In the third chapter I consider the possibility that decision makers may
make mistakes in processing information. In particular, I study games in
which players rely on the advice of experts who are concerned that their
advice may be misunderstood. The model consists of two-player games in
which each player’s forecast is given to him by an advisor who wants the
player to obtain the highest payoff in the game. However, each advisor is
uncertain as to how his forecast will be understood.
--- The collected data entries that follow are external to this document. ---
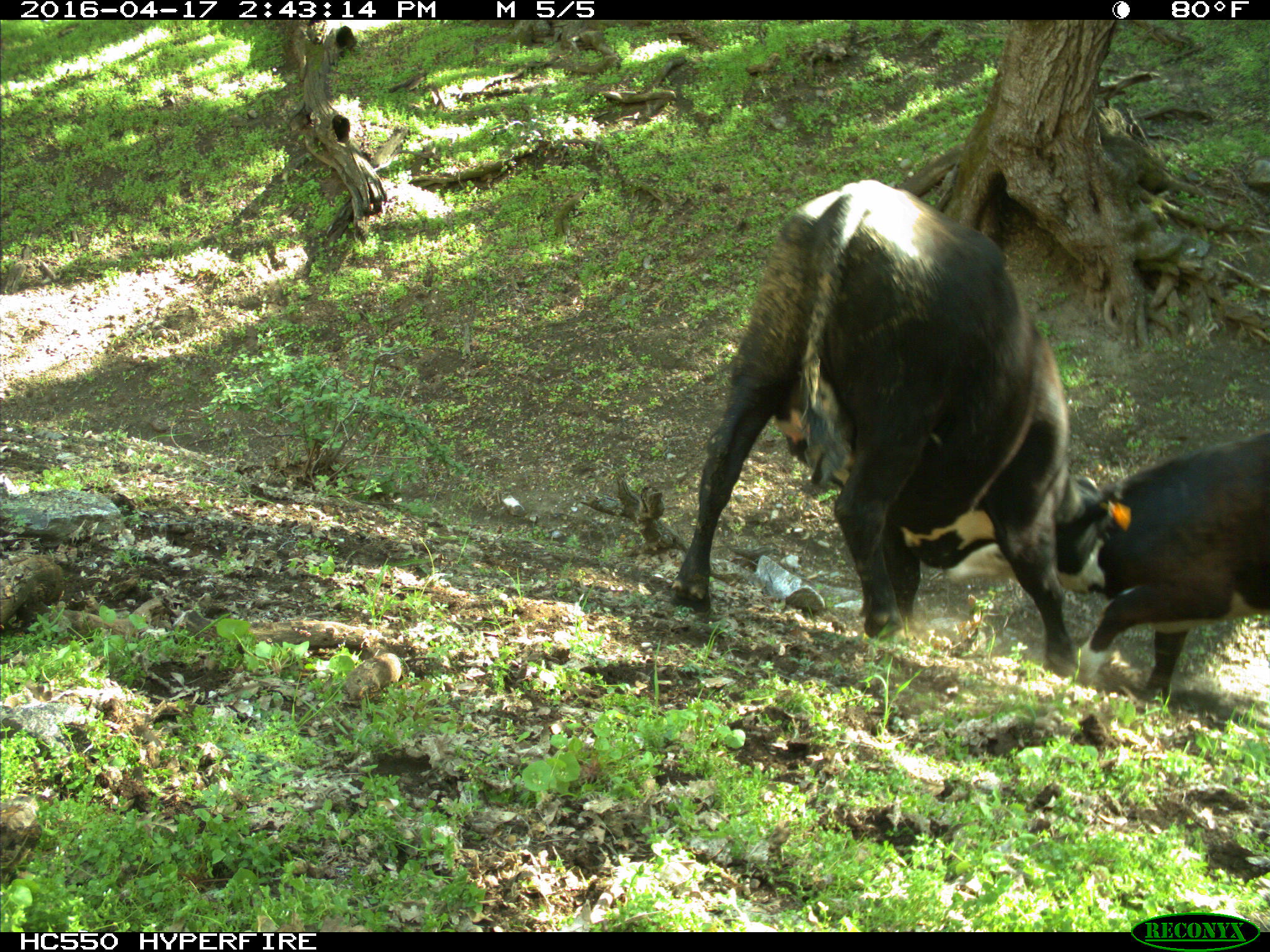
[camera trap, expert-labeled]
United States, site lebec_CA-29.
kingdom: Animalia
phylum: Chordata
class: Mammalia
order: Artiodactyla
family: Bovidae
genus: Bos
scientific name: Bos taurus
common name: domestic cow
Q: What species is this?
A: Bos taurus (domestic cow).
The advisor to each
player has a belief function that associates with every possible forecast a
probability distribution over the possible understandings of that forecast.
Given a pair of belief functions, an equilibrium of this model is a pair of
stratgies such that there exists a pair of forecasts with the following properties: (1) each player’s strategy is a best response to a possible understanding
of his forecast (an understanding which is assigned a positive probability by
the belief assigned to the forecast), and (2) given his opponent’s strategy, the
forecast of each player maximizes his expected utility. I apply this equilibrium notion to a few simple examples, where I show the existence of steady
states which differ from the ones predicted by the standard Nash equilibrium. In particular, I demonstrate that under certain conditions players may
choose to continue in the centipede game. I also show that under certain
conditions every equilibrium in the Nash demand game, in which each player
receives a positive share of the surplus, is inefficient. I argue that these result
demonstrate the sensitivity of the standard game-theoretic framework to the
assumption of perfect understanding by the players.